The most important qualities of building material necessary to consider are its strength and breaking strain or breaking weight, and the amount of pressure which can be safely laid upon it in accordance with its form, thickness, position, etc. It has been ascertained by actual experiments that the strength of a beam or girder of timber, and hence of any piece of timber, whether large or small, increases directly as the width, and as the square of the depth. Thus, if a piece of wood measuring three inches in breadth and three inches in depth that is to say, nine inches square in section—will bear a certain weight, a beam six inches broad and three inches deep will bear twice the weight; but a beam three inches broad and six inches deep will bear four times the weight. The strength is also inversely as the length. If two beams of equal breadth and depth be taken, but one of them be twice as long as the other, the longer beam will only bear half the breaking weight that the shorter one will sustain, or, in other words, will be only half as strong.

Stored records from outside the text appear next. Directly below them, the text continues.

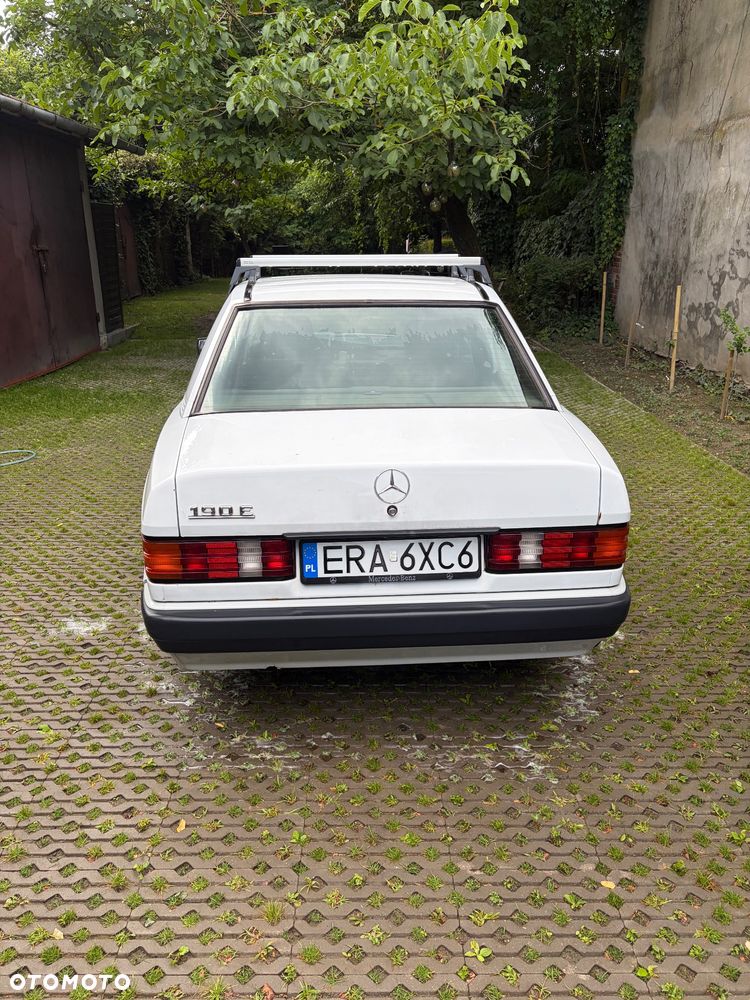 Mercedes-Benz W201 (190) - 15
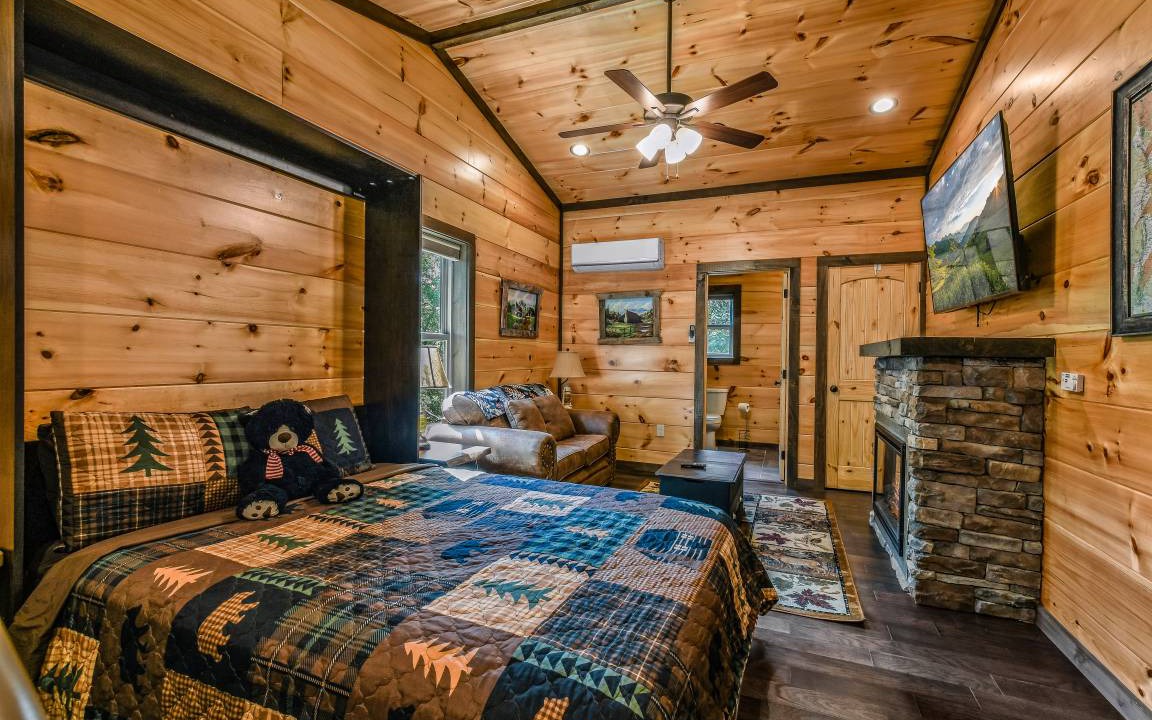 Photo of Bedroom in Sevierville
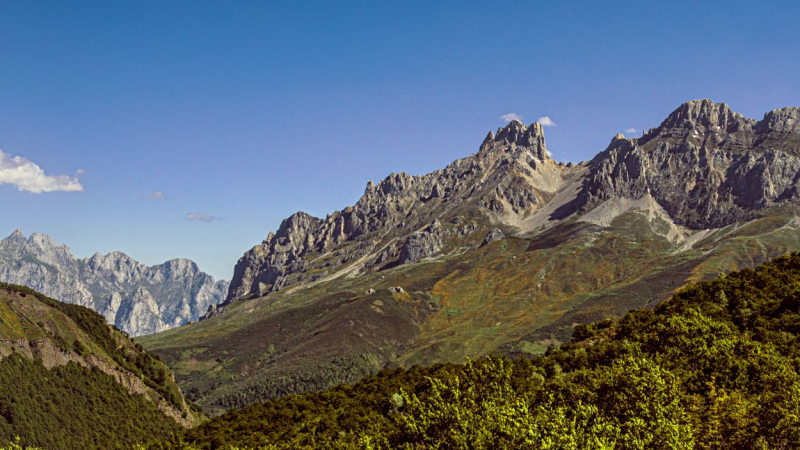 Vista panorámica del Parque Natural Picos de Europa que se encuentra entre el Principado de Asturias y Cantabria. Canva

It will now be clear why, in laying joists to sustain a floor, the timbers are so placed as to have considerable depth from top to bottom, while the breadth is comparatively narrow.

A continued strain tends to weaken the power of resistance in a beam, and the power will be lessened still more when the weight is variable, or is a rolling instead of a dead weight. The nature of the wood must also be taken into account: thus, some in which the fibre is long and the grain straight will bend to a very great degree, while others in which the grain is short and close will scarcely bend at all, but break suddenly. In framing timber, as the carpenter is called upon to do, all these points must be taken into consideration.

The instantaneous breaking weight of any kind of wood is the weight under which it will give way and break when loaded with the weight in the centre. It has been said that the load with which a beam may be weighted without risk should never exceed more than one-third of the breaking weight; but it is better and safer never to let the load exceed one-fourth of the breaking weight. Indeed, it is argued that timber is permanently injured if more than this "is applied to it. The best authorities on carpentry say that a load cannot be looked on as safe if it exceeds one-fifth part of the breaking weight.

It is by no means a difficult thing to find the breaking weight of every piece of timber, and, this being known, the load that it will sustain without injury; this as it has just been shown, estimated by different authorities at from one-fifth to one-third of the breaking weight. The following is a general rule for finding the breaking weight in the middle for girders of wood supported at both ends:

Rule.

Multiply the breadth in inches by the square of the depth in inches, and divide by the length of bearing in feet. The result obtained, when multiplied by a certain constant or invariable quantity, for the kind of timber under consideration, gives the breaking weight in the centre in hundredweights.

This constant or invariable quantity, which has been determined by a series of experiments, is stated by Barlow to be: For Ash, 6; for Oak, 5; for Pitch Pine, 5; for Red Pine, 4; for White Pine, 3.